Your objective: Resume the news report on Ebola straining healthcare in Sierra Leone and Liberia, starting right after its final sentence.

Excerpt provided:
☆ ☆ ☆ ☆

SHAFAQNA (Shia International News Association)
The deadly Ebola virus ravaging Sierra Leone and Liberia has pushed already weak healthcare systems into intensive care.
While global efforts have been focused on Ebola, many people have failed to receive treatment for other diseases such as malaria and measles, and this has led to even more deaths, experts say.
“It’s a vicious cycle,” Sierra Leonean risk analyst Omaru Sisay told the BBC.
“Because of Ebola, cases of people not being treated for malaria, cholera and measles have increased significantly,” he says.
Painting a similar picture about Liberia, the UN children’s agency Unicef says Ebola has severely disrupted health services for children, caused schools to close and left thousands of children without a parent.
“Children are dying from measles and other vaccine-preventable diseases and pregnant women have fewer places to deliver their babies safely,” it said in a statement.

☆ ☆ ☆ ☆

The data:
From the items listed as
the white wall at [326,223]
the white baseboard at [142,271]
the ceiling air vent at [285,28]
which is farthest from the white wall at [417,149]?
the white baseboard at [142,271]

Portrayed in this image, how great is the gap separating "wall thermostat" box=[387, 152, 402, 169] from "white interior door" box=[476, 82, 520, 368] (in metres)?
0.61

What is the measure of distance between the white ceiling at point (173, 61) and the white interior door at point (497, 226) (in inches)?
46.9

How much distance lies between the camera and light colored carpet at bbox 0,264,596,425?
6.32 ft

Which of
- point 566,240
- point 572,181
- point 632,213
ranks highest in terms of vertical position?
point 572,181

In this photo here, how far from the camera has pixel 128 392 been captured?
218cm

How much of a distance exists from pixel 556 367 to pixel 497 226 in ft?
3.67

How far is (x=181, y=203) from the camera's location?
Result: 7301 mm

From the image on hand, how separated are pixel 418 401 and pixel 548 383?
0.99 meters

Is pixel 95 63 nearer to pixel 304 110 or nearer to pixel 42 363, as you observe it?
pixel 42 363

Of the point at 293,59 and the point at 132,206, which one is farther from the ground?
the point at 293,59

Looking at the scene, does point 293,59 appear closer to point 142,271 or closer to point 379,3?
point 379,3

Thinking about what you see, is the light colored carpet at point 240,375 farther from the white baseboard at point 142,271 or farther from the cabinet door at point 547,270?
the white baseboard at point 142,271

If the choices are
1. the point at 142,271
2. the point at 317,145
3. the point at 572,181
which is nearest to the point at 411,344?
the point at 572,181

☆ ☆ ☆ ☆

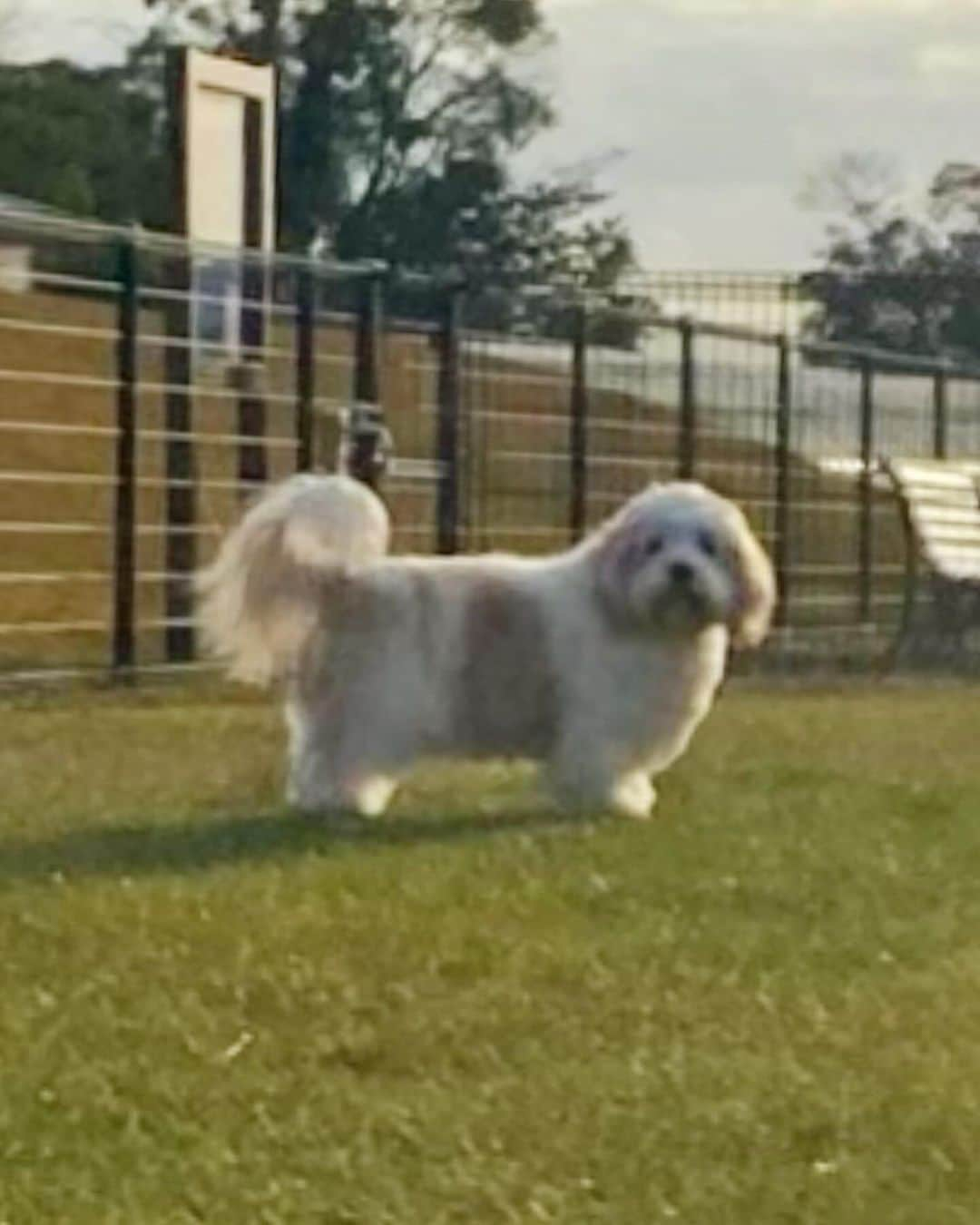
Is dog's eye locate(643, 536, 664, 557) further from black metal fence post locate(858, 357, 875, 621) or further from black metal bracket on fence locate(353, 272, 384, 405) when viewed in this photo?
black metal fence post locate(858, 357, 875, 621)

☆ ☆ ☆ ☆

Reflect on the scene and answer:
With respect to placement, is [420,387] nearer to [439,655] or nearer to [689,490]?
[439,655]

☆ ☆ ☆ ☆

Final answer:
The BBC’s Jonathan Paye-Layleh in the Liberian capital, Monrovia, says that while statistics are not available, suspicion exists that some of the deaths attributed to Ebola have been caused by cholera, malaria, typhoid and other illnesses, as people either did not go to hospitals or were turned away by medical workers who feared that they carried the deadly virus.
He says with the rainy season under way, the government has in recent weeks taken steps to prevent a cholera outbreak by chlorinating wells in Monrovia.
Unicef estimates that 8.5 million children and young people under the age of 20 live in areas affected by Ebola in Sierra Leone, Liberia and Guinea. Of these, 2.5 million are under the age of five.